An inevitable challenge for the NFPA is that technological advances keep leapfrogging standardization.

Canadian regional director for the NFPA Shayne Mintz has been touring North America learning more about data application in the fire service and presenting on the NFPA’s strategies. He hopes the NFPA can work with Canadian fire associations to help standardize data development, management and sharing.

On the ground level, Mintz said, NFPA 950 and 951 are a way to help communicate the scope of CPS potential for the fire service.

“It’s a matter of heightening people’s awareness of what is out there in terms of data and how it can be used,” Mintz said.

The smart fire fighting roadmap also serves to communicate direction to fire stakeholders and, unlike standards or guides, is a living document that will be reviewed and updated as technology is developed.

Representing Propel, King took part in a workshop for the roadmap held in March 2014 with representatives across industries, from researchers to educators to government.
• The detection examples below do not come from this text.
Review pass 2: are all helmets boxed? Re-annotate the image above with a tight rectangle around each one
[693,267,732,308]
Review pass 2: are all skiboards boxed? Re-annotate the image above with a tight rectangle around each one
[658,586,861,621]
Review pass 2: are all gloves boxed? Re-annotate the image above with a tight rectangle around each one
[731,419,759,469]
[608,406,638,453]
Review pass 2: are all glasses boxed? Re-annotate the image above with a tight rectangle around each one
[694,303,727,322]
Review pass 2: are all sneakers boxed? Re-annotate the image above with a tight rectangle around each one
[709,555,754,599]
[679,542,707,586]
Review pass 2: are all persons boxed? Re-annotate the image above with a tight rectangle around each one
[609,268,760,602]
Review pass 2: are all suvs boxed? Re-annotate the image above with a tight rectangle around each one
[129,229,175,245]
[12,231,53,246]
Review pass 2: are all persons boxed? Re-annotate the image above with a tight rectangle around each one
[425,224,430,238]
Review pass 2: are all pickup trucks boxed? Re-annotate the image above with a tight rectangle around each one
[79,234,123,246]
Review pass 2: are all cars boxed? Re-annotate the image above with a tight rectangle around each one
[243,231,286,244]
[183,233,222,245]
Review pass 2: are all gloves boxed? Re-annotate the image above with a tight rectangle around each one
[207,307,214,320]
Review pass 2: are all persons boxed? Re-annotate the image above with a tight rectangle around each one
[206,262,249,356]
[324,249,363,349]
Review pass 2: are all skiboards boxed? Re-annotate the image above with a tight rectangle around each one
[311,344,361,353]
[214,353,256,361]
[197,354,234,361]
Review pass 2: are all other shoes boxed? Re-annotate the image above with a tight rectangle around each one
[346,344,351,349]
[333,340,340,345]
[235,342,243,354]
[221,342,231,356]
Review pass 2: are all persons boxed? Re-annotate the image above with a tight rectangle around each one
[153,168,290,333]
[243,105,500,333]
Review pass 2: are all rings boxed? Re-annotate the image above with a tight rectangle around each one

“The dialogue in the room was really quite exciting,” she said. “You kind of got to see the edges of the future and how it can come together in a bigger picture than, say, specific smaller efforts by individual companies or an individual product.

“It’s visionary,” King said, “but honestly, at the same time, we’re actually working in this reality already. It’s closer around the corner than one might realize.”

Testing wearable sensors
The fire department at Bruce Power – a privately owned nuclear generating facility in Ontario – is testing Globe’s WASP (wearable advanced sensor platform) technology, and is the first in Canada to do so. 

The department held a demonstration of the technology in November, led by Globe’s WASP project manager Kathy McNutt.

Seven firefighters and McNutt wore the WASP T-shirts, which include embedded data pucks that monitor biometrics, and a location-tracker belt. The firefighters took part in routine training exercises in the recently opened, state-of-the-art Bruce Power fire-training facility. 

“We can look at any one person and say how they are doing at any one period of time,” McNutt said, pointing at the screen with six real-time bio gages – one per WASP wearer – illustrating heart rate, breathing rate and estimated core body temperature. The data is transmitted to a control device, and also stored on the pucks to be downloaded post-incident.

For now, McNutt said, the main value of the data is for post-incident review to adjust tactics and build up firefighter physiological strength. Real-time monitoring is possible, however, departments would need to assign a member to the task.

Bruce Power Fire Chief Brian Cumming said the WASP technology is a good fit for the department, which employs close to 120 full-time firefighters and is able to train year round with indoor live-fire props.    

“Training really is a stressful situation,” Cumming said. “To be able to track the vital signs of an individual is very important and something that could be beneficial to us.”

Two years ago a Bruce Power firefighter was training off site and after a routine exercise went into cardiac arrest.

“There were absolutely no abnormalities, he looked completely normal and within seconds he collapsed,” Cumming said. “We were very fortunate and able to save the individual.”

Incorporating the WASP technology, he said, represents another layer of safety for firefighters.

“If we are able to track and maybe pick up on something that is not right, that’s prevention and that’s really what we are looking at.”